Michigan State University Press
Reviewed by:
Safe Suicide. Dewitt Henry. Red Hen Press, 2008. 200. PAGES, PAPER, $23.00.

"Story is story," said DeWitt Henry. We were speaking for the first time, in February, by telephone. His argument, elegantly but gently made, was for the considerable common ground between the processes of rendering one's own history and of imagining the ride taken by one's fictional characters on the currents with which one invests their lives.

Story may be story, but we are invited to explore a special terrain when an author chooses the form of a book-length memoir to tell his own story after more than four decades as a writer, mentor, and community builder among writers, as well as father and husband.

Henry's Safe Suicide delivers powerfully on that invitation. A collection of interlocking essays-as-memoir written, and in most cases published, over a period of several years, the book provides a distinctive picture of the life of a humble yet venerable man of many talents as he struggled to use those talents well in his own writing; in his central role as founder, editor, and savior of Ploughshares; in his teaching; and in a rich personal life. For the past four decades, Henry has been a very important and positive force for independent publishing and for the building of community among writers in the Boston-Cambridge area.

Fourth Genre wisely asks its reviewers to adhere to the principle of "review the book, not the author," and in what I have already written, I may have flirted with crossing that boundary; but I've done so in order to make what I think is an equally principled but perhaps more general claim on our attention. Now, more than ever, writers are pulled in many directions at once. Online publishing and marketing opportunities create many new paths and avenues [End Page 163] for writers to build community among themselves and participate in larger movements for change, but at the same time they are faced with the rampant American preoccupation with hierarchies of celebrity in every field of artistic endeavor. These confusing, centripetal, and potentially destructive forces are, I want to suggest, precisely the reasons that the life of a serious, lunch-pail author like Henry is especially deserving of our attention.
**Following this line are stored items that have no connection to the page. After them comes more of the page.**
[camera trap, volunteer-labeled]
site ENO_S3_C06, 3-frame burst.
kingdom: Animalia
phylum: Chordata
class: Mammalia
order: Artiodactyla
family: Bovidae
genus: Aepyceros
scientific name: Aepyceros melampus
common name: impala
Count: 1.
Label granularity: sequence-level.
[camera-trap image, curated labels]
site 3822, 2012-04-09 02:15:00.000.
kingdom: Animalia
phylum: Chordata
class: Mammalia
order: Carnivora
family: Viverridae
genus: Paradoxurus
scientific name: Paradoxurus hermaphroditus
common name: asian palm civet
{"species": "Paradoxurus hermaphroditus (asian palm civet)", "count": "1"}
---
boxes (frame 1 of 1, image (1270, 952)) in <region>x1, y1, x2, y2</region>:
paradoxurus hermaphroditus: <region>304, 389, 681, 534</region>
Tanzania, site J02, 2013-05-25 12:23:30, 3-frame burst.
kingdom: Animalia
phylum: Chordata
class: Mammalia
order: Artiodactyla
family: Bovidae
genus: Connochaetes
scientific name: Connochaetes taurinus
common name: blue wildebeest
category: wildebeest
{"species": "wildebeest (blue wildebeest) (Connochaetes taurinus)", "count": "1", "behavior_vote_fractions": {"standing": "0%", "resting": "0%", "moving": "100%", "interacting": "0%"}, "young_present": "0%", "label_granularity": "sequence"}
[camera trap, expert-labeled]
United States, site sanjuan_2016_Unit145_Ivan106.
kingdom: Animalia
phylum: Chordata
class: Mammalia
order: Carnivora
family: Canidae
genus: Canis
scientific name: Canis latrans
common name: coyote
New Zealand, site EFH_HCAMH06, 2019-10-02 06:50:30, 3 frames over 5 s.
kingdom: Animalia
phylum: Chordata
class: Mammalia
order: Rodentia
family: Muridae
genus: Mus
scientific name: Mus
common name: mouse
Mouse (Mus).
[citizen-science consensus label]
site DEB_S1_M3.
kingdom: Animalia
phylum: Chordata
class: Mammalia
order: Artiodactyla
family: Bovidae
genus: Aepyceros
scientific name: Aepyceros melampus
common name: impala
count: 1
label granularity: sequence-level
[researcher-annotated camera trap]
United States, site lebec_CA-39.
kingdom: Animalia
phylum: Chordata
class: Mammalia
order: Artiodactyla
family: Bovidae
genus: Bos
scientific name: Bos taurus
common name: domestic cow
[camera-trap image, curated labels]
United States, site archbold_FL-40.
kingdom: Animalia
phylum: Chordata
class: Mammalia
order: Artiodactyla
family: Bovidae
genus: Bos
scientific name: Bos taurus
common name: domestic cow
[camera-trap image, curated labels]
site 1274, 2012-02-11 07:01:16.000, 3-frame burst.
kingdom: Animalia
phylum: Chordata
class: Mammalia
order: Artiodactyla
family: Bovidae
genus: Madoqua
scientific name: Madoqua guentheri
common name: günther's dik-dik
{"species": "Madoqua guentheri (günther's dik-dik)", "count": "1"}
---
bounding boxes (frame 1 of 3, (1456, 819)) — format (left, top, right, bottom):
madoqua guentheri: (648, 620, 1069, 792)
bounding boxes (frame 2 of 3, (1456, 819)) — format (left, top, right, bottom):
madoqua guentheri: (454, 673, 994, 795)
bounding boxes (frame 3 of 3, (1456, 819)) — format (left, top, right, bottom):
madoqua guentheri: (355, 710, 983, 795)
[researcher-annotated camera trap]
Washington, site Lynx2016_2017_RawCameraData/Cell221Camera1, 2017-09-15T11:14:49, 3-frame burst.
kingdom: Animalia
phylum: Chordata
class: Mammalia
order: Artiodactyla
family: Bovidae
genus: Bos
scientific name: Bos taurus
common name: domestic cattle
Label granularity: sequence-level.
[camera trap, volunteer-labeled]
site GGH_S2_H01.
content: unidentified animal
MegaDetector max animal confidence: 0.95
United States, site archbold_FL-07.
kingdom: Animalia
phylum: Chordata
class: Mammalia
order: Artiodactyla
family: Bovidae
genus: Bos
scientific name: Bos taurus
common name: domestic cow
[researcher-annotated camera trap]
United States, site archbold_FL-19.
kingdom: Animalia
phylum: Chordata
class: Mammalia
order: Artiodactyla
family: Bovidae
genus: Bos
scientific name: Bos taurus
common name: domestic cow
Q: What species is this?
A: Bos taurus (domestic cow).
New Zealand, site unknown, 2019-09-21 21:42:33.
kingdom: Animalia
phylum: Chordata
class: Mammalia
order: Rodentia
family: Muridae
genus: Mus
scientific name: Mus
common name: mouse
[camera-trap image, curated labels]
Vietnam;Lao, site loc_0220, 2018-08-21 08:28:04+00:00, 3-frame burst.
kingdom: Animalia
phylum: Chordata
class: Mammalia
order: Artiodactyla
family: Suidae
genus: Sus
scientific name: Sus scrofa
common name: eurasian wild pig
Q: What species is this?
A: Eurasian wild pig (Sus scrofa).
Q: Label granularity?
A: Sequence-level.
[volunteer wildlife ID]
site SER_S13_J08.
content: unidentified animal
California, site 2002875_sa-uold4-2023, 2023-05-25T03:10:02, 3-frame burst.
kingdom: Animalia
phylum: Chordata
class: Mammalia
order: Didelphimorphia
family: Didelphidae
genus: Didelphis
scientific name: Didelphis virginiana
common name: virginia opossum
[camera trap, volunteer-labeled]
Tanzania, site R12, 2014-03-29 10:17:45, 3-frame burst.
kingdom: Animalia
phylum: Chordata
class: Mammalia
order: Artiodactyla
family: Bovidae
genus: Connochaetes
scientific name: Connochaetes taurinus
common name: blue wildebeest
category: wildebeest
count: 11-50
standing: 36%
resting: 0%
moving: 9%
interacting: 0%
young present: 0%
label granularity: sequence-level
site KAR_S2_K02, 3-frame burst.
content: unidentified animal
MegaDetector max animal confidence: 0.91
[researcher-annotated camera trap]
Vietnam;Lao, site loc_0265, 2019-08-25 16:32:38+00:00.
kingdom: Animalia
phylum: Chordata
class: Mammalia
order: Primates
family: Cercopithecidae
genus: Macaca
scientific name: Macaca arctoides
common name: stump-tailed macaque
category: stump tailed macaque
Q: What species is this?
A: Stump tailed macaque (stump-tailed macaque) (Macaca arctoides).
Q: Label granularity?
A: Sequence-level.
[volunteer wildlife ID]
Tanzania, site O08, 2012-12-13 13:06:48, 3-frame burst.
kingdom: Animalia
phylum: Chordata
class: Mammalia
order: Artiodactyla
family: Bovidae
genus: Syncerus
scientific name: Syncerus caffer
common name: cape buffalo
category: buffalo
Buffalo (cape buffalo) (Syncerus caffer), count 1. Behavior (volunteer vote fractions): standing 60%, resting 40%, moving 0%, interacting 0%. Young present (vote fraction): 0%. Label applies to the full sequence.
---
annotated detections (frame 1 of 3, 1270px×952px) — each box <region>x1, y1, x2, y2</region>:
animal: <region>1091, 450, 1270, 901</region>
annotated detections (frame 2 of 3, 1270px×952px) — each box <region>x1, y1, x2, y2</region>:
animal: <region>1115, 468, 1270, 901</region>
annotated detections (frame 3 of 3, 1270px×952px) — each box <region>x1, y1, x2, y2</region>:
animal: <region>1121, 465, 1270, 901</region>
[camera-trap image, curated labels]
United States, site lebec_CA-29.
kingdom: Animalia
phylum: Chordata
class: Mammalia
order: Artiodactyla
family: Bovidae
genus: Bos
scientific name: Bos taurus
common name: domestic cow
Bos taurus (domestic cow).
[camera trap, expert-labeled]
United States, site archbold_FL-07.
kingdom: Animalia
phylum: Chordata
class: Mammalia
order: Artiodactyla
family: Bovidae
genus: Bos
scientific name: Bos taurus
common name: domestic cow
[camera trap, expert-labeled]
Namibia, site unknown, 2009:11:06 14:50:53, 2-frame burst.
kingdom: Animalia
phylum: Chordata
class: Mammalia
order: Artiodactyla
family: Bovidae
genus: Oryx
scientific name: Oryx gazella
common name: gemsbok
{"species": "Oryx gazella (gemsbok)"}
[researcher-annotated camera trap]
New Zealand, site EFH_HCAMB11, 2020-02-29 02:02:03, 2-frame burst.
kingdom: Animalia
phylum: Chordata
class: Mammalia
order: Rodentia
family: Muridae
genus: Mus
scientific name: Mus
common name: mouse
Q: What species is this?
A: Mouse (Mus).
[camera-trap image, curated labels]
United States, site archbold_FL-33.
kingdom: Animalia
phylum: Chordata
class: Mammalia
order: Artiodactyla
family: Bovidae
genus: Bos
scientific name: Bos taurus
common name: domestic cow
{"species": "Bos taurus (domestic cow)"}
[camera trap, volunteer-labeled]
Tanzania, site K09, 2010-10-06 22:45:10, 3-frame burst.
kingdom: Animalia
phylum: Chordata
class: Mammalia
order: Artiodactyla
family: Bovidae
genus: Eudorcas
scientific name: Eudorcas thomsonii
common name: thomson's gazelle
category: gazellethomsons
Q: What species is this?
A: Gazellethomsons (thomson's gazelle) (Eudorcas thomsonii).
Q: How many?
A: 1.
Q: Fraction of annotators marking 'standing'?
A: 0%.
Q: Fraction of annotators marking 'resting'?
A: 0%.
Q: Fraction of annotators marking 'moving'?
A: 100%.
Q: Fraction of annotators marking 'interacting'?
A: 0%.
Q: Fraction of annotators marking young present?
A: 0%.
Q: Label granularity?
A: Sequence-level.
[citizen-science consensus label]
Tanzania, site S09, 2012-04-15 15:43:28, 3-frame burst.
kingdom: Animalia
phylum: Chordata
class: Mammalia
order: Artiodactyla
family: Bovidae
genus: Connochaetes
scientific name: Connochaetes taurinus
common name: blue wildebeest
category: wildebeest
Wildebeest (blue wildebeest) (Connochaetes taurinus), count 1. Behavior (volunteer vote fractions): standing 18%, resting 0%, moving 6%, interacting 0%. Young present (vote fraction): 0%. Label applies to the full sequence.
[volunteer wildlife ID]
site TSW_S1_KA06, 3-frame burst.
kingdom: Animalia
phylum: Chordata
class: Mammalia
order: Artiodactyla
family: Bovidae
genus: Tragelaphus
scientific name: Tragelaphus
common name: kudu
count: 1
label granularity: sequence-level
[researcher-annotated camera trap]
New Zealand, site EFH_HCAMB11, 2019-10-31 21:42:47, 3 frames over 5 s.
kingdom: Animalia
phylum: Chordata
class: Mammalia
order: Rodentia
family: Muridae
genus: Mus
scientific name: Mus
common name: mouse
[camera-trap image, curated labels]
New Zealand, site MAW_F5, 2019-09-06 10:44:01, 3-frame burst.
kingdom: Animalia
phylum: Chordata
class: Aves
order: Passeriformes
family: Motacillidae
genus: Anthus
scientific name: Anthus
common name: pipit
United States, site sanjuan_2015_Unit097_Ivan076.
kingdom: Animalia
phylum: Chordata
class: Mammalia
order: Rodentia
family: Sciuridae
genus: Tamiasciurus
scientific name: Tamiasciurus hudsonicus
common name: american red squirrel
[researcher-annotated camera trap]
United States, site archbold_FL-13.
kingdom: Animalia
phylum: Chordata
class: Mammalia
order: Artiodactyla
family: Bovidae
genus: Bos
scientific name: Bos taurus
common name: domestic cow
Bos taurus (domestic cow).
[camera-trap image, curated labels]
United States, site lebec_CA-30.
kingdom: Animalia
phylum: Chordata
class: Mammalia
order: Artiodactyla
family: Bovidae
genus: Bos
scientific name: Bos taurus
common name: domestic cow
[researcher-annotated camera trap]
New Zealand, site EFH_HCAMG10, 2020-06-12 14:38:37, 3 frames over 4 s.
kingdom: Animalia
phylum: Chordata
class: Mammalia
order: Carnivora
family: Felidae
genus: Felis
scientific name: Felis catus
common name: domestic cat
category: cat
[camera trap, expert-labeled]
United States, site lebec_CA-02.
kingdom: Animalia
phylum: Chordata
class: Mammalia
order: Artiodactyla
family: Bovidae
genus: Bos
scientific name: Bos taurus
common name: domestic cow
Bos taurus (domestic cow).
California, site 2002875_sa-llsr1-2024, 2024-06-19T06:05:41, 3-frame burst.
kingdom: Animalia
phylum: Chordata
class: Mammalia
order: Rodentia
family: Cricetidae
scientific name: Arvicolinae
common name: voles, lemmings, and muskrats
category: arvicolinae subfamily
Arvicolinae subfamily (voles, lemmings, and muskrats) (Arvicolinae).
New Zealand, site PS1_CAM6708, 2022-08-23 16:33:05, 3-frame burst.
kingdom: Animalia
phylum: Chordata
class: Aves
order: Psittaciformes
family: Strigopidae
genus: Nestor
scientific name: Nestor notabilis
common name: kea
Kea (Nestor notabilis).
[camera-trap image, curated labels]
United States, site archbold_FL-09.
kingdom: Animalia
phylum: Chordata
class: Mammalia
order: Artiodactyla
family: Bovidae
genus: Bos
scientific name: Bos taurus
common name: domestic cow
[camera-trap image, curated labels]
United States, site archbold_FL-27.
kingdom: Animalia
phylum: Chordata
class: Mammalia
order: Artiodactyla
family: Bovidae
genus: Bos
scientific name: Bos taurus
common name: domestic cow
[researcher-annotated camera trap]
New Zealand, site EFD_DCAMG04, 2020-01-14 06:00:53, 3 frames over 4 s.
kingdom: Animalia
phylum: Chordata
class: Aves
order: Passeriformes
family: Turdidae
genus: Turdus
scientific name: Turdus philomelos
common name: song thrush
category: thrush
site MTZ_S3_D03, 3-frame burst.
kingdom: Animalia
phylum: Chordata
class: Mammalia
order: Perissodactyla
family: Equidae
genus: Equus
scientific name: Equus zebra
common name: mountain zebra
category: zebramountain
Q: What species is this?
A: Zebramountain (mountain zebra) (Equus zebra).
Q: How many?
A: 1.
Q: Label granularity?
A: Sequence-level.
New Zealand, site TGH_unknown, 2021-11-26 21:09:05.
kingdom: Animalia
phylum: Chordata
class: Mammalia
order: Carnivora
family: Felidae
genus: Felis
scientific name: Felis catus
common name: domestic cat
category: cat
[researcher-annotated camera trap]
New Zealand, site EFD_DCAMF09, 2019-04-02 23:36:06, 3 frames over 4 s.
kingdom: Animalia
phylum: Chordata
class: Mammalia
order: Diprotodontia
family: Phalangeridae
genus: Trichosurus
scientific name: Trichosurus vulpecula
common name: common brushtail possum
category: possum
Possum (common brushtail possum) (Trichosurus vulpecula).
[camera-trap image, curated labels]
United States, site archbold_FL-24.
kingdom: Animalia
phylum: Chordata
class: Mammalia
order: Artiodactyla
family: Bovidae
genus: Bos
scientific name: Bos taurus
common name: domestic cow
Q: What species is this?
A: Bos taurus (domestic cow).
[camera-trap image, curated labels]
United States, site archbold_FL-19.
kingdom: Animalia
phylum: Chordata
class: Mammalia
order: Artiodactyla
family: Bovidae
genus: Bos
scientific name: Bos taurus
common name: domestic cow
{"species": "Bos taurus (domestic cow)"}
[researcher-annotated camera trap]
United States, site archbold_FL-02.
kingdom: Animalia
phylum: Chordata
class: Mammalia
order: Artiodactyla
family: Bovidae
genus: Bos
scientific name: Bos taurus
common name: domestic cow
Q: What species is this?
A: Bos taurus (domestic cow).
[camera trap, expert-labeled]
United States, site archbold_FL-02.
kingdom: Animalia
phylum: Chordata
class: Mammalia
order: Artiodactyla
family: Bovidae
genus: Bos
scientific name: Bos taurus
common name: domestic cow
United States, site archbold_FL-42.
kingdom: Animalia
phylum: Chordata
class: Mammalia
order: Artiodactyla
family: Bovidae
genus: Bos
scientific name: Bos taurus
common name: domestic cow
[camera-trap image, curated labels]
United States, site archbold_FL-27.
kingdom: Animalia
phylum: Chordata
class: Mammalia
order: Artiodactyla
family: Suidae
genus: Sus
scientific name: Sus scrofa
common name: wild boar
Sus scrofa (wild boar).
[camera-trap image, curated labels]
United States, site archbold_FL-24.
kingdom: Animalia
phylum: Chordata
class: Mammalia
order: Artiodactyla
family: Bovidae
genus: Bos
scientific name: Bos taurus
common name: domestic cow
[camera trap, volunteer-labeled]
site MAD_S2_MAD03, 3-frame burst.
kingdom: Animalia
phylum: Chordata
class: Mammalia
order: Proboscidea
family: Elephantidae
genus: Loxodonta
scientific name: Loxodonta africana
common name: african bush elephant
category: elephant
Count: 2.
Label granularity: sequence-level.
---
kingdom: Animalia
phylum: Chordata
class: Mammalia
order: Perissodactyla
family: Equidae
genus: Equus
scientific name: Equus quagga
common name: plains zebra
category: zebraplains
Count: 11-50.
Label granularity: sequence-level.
Henry tells his story in his own words-words taken from diff erent times in his life and fashioned in the fits and starts of individually published segments that do not always segue smoothly from one to another, but that is small bother. I am a part of that Boston-area writing scene, which is why, inspired by this lovely book, I called Henry on the phone. I wanted to hear aloud the voice I heard in his book. The book had introduced me to a generous mentor and I wanted to talk to him. I was pretty sure he'd accept my call, and most graciously, he did. To employ a particularly Boston analogy, Henry has been the Larry Bird or Kevin Garnett of writers in this rich local literary community that I share with him: he's got game, but his ability to make teammates around him better may be remembered longer than his individual contributions.

Those of us who have imagined or tried to live a literary life often indulge ourselves by retracing the steps of those who may have outshone us, either at the trade, or at the life, or at both. Ernest Hemingway's Paris memoir, Norman Mailer's self-absorbed but astonishingly energetic rants, and certainly the more measured and enriching volumes on the writer's life by Eudora Welty, Francine Prose, and Annie Dillard may enchant us with the access they provide to worlds not otherwise accessible, but these authors have all achieved considerable success of a traditional kind, and sometimes we need to be reminded of the more workaday world in which most writers labor. For those who decide to risk the complete and active pursuit of the writer's life, without benefit of a trust fund, there is seldom a bungee cord-to borrow Henry's central metaphor-to protect us from failure and its consequences, including self-doubt and even, sometimes, self-destruction.

For serious young writers who would venture onto that terrain where a man or woman may attempt to balance a writing career and the serious and complicated everyday work of a well-lived life, there is more to gain from Henry's book than any Paris memoir, whatever the transient pleasures of the latter. Every page of this book beats with felt life. Henry's vivid portrayals of his wife and children and their well-loved family dog, as well as the [End Page 164] somewhat darker portraits of his parents and siblings and the secrets they kept to themselves and from each other, enrich our ultimate understanding of the delicate balance one must maintain between accepting the risks of going forth in the world as a writer and piecing together the patchwork of activities that help us keep the mortgage paid and the cupboard at least modestly filled.

Henry has created his memoir in the same way most of us live our lives-on the installment plan. It is assembled from a series of shorter contributions to literary journals. In doing it this way, Henry has perhaps unwittingly set himself a higher bar with respect to authenticity, for this is largely the story told as it happened, not as it was invented later on. Memoir created in a single after-the-fact writing campaign cannot, of course, be unconcerned with truth, but a preoccupation with legacy building may well invade it, leading the writer to be a little too careful, a little too eager to embellish. By writing it down as he worked his way through life, Henry required the same kind of consistency of himself that life lived in a family or a community tends to demand. That these vignettes of simple yet elegant prose so often come together with the resonance of a single narrative, a single life, strikes me as a small but worthy triumph for any collection, or for any life. [End Page 165]

Stephen Windwalker

Stephen Windwalker is the pen name of Stephen Holt. He is the author of Beyond the Literary-Industrial Complex: How Authors and Publishers Are Using New Technologies to Unleash a 21st-Century Indie Movement of Readers and Writers, and other volumes of fiction, nonfiction, and pedantry.